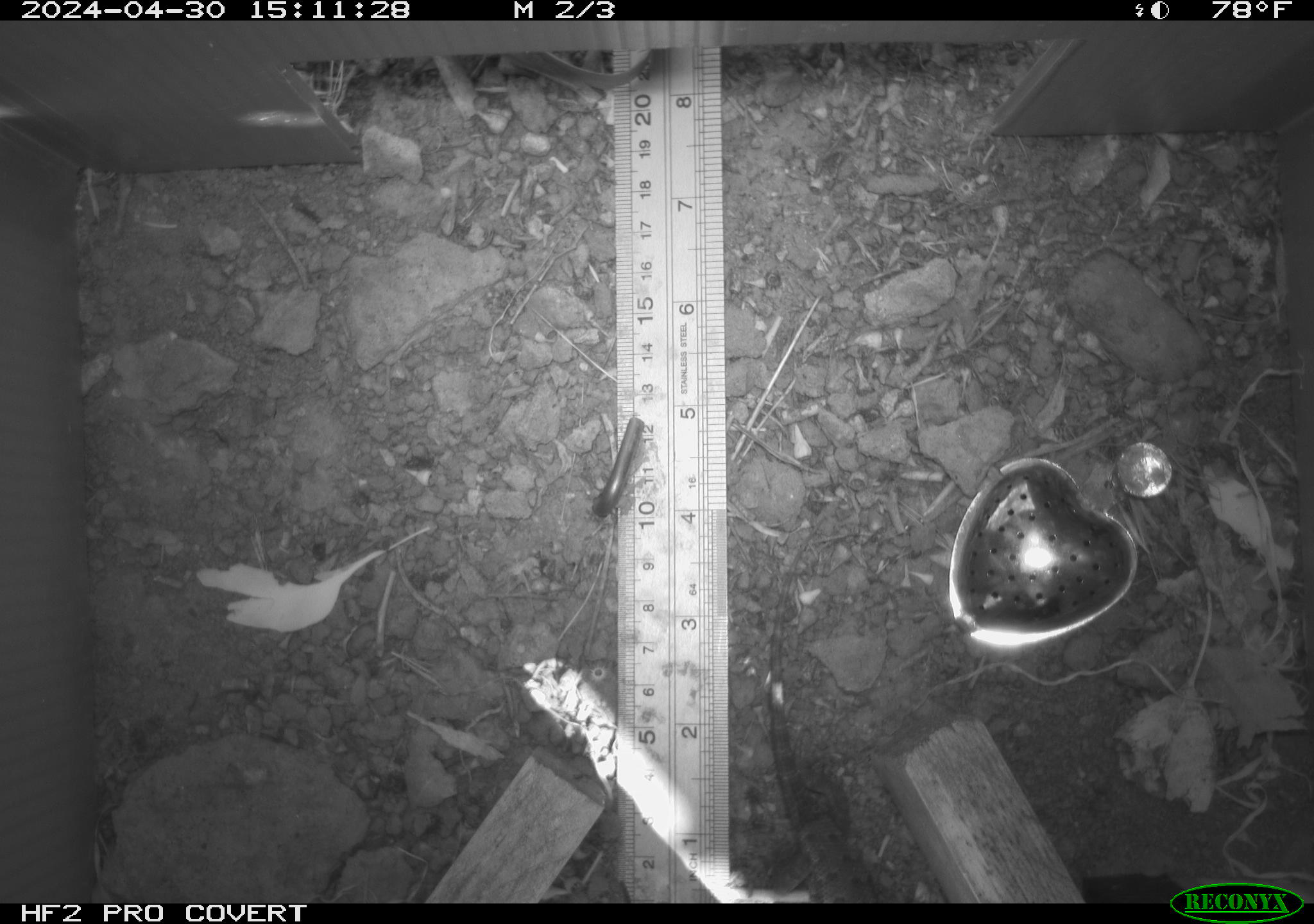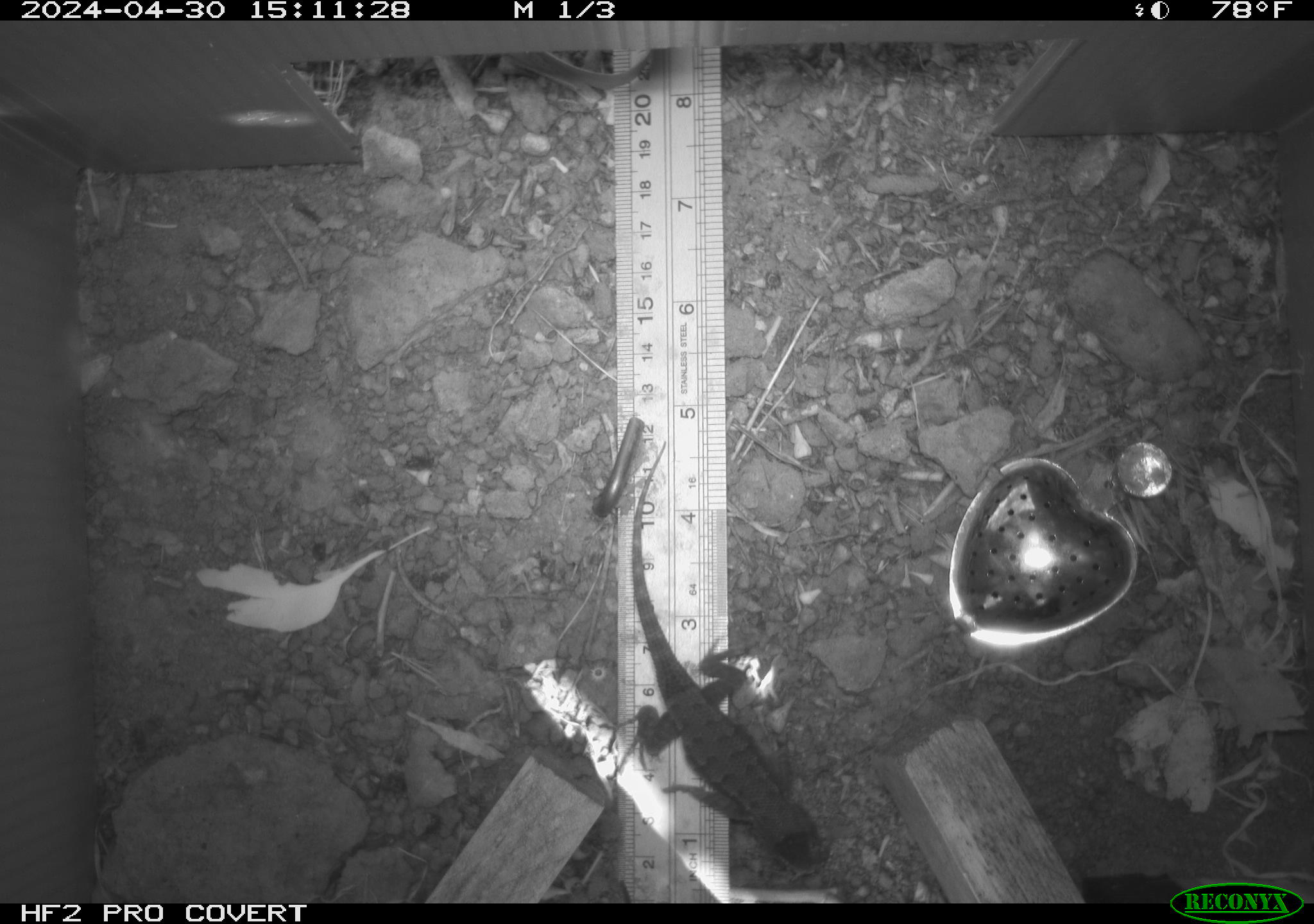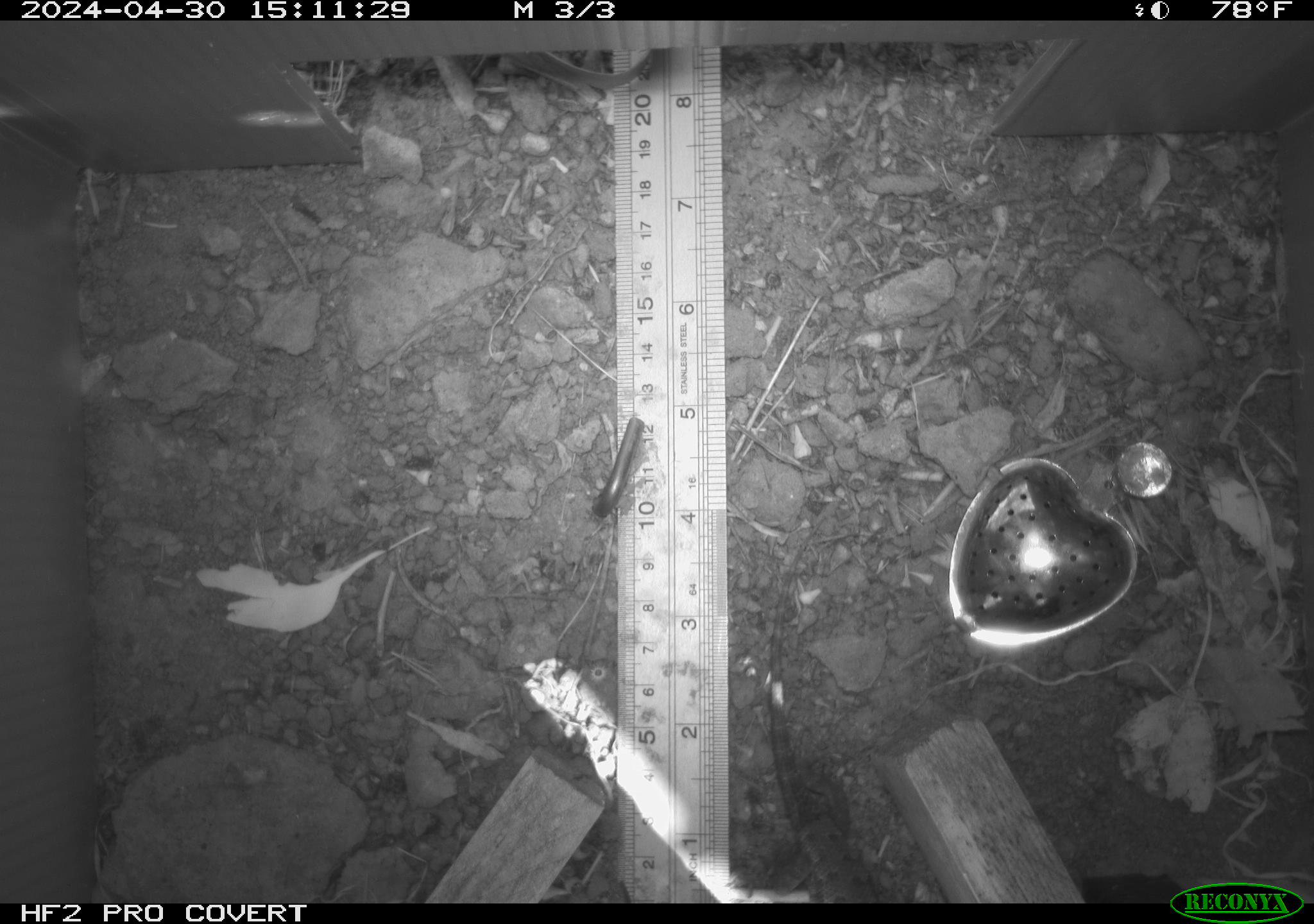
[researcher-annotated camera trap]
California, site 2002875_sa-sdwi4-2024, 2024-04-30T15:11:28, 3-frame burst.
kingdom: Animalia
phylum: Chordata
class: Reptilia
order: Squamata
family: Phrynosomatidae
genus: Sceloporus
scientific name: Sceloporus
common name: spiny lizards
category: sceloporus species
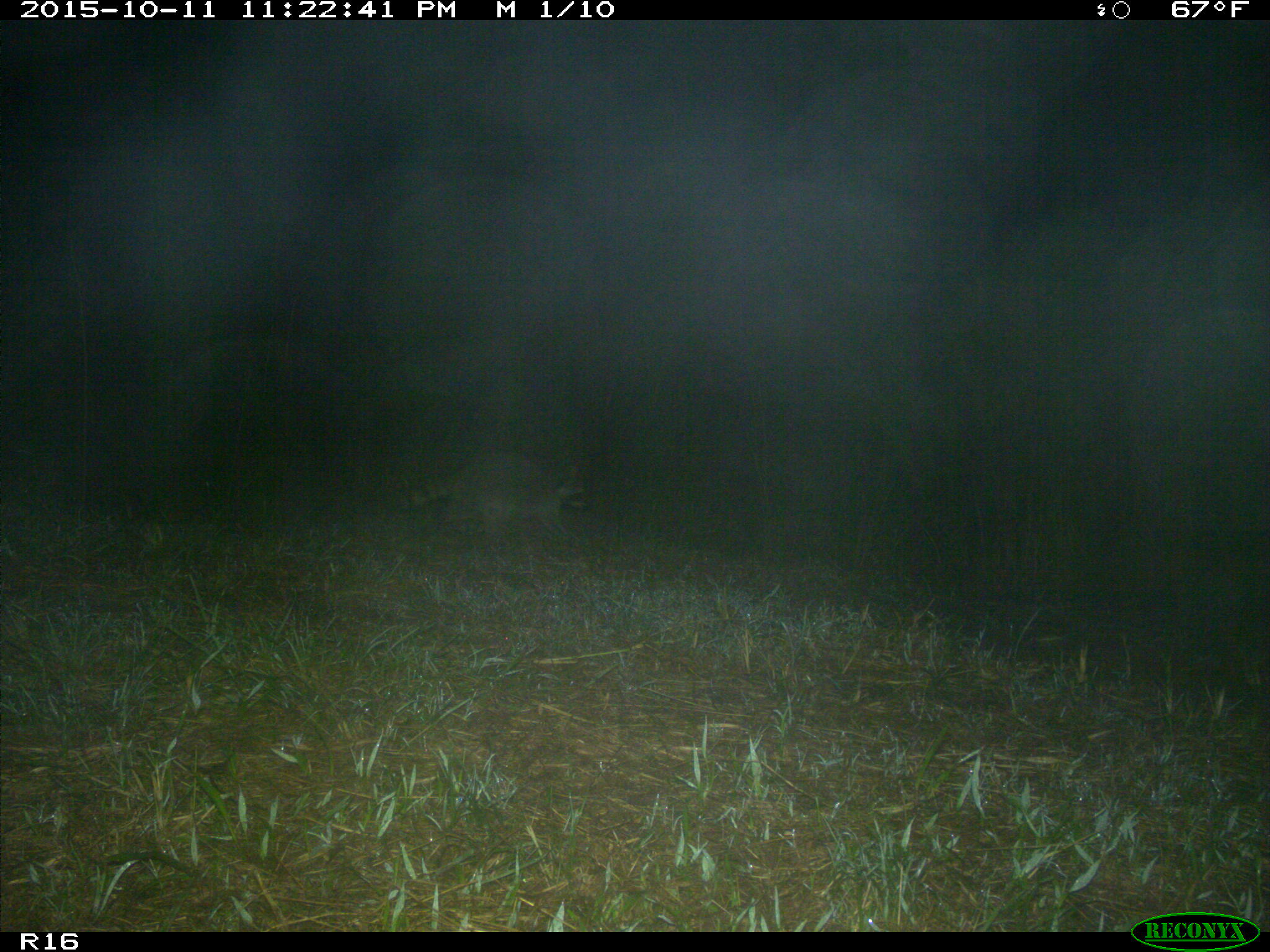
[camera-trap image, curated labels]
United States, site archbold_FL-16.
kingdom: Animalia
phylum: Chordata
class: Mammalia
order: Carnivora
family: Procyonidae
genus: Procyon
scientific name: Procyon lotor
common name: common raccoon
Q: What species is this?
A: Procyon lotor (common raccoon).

### TASK GOAL
All lines from the one containing "[camera-trap image, curated labels]" through the end of the listing must be transcribed exactly. No other lines belong in the answer.

### SOLUTION TO THIS TASK
[camera-trap image, curated labels]
United States, site archbold_FL-16.
kingdom: Animalia
phylum: Chordata
class: Mammalia
order: Carnivora
family: Procyonidae
genus: Procyon
scientific name: Procyon lotor
common name: common raccoon
Q: What species is this?
A: Procyon lotor (common raccoon).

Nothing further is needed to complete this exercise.